Così vi ritrovate costretti a tenere i soldi. Scusi Garavello, ma sembra una barzelletta...
«Noi siamo sempre qui. Con un paio di municipi stiamo trattando progetti simili e magari le cose andranno diversamente. Però, siccome l’accusa è che speculiamo sui profughi, si sappia che è nove mesi che siamo provando a investire in opere sociali e nessuno vuole il denaro».
Non sarebbe più giusto investirli nei progetti per gli stranieri?
«Ma ditemi cosa facciamo mancar loro».
Eppure gli ospiti si lamentano spesso...
«Ad esempio?»
Ad esempio sulla qualità del cibo. Che dice?
«Dico che a Busto ci sono cinque etnie e ciascuna, dialogando con il fornitore, sceglie le pietanze che preferisce che arrivano in alternanza durante la settimana. Può capitare che un giorno al gruppo A non piaccia quello che ordina il gruppo B, e il giorno dopo viceversa. Ma sarebbe questo il problema?».
E per quanto riguarda gli orari di uscita?
«Non sono il cattivo che impone chissà cosa. Il regolamento emesso da prefettura e ministero, per ovvi motivi di sicurezza, prevede che dalle 22 alle 8 stiano all’interno del centro».
Poi c’è il guaio del sovraffollamento...
«L’Asl, almeno sette volte, è venuta a verificare le cose senza rilevare il superamento dei parametri. E comunque, da quel che ho capito da un prefetto bravo e attendo, c’è l’intendimento di scendere numericamente sulle presenze a Busto».
Intanto però apre il centro di Lonate?
«Non ci sono ancora disposizioni in merito».
È vero che i rifugiati non la vedono mai?
«Ho 64 anni, vivo sei mesi l’anno all’estero, sono in pensione, nella società mi occupo di alcuni aspetti da direttore e i rapporti sono delegati al responsabile del centro, a sei psicologhe, 32 mediatori culturali, 4 medici e 2 infermiere.
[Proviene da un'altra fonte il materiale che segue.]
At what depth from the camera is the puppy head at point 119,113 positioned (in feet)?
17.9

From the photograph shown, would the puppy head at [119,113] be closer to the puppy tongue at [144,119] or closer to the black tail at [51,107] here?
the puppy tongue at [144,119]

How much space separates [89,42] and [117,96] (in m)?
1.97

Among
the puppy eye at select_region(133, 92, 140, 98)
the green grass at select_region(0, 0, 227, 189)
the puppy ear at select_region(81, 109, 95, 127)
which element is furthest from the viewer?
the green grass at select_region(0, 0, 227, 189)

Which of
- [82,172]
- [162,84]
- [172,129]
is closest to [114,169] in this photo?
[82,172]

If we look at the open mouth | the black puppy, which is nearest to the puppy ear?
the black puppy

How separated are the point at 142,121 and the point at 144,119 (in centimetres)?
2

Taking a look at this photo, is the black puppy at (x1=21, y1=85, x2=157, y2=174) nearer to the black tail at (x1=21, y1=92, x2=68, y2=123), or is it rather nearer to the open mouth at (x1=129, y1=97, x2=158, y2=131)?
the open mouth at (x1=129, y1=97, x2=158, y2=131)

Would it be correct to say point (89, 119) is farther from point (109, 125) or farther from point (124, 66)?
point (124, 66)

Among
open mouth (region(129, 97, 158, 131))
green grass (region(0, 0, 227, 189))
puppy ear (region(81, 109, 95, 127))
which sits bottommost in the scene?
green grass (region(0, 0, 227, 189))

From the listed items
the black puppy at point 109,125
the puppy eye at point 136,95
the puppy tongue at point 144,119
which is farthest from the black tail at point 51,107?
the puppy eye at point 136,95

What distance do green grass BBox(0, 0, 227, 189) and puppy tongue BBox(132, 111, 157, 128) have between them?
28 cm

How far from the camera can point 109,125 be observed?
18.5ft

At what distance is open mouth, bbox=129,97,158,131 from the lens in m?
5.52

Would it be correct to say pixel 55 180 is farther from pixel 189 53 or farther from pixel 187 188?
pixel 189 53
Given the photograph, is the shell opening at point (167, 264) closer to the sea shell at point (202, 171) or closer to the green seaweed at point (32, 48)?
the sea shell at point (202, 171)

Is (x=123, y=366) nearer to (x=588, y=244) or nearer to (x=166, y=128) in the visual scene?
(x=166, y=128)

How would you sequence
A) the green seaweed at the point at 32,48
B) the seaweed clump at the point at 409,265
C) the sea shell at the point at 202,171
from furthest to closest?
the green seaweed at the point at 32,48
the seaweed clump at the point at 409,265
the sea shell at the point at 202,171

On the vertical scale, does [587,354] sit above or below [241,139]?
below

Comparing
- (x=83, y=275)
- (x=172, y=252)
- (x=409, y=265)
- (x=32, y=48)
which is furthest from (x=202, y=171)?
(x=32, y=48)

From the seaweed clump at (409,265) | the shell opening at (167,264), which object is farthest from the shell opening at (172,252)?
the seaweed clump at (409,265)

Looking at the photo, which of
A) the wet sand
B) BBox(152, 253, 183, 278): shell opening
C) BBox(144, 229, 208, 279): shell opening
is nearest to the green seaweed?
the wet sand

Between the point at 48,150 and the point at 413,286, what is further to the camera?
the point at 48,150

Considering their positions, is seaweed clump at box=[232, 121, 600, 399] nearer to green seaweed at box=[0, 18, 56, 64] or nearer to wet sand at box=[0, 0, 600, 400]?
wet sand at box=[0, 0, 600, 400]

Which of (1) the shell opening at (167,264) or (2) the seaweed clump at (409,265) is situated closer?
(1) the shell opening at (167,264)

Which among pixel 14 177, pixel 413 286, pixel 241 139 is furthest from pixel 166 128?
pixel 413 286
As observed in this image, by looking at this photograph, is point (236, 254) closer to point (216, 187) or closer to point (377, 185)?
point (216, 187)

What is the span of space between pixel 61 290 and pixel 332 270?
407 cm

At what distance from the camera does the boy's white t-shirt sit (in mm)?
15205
E comunque, al momento dell’arrivo in struttura, a ogni migrante viene consegnato il regolamento su cui a pagina 5, a caratteri cubitali, c’è il mio numero di telefono. Non credo sia umanamente possibile per me parlare con 670 persone e non avrei la competenza per certe necessità».
Intanto però le proteste e la tensione ci sono. A questo punto come se ne esce?
«La situazione la stanno seguendo prefetto e questore. Sta a loro prendere le scelte adeguate e senz’altro lo faranno. Io posso solo rinnovare a Comuni, associazioni e cooperative che volessero prendere il nostro posto, l’invito a farsi avanti nelle sedi opportune».
Intanto però il numero dei richiedenti asilo destinati alla vostra KB è destinato a sfondare il muro degli attuali 700?
«Ad esser precisi, in questo momento sono 670. L’intendimento, che ribadiamo da mesi e mesi, è di alleggerire progressivamente l’impegno, sperando che le azioni del ministro Minniti funzionino e non ci siano ulteriori e massicci sbarchi».
Però lo ammette che è valsa economicamente la pena a buttarsi in questo settore?
«L’investimento è stato ben ripagato».
Fanno bene, allora, a chiamarlo business?
«E chi ha mai detto che non lo sia?».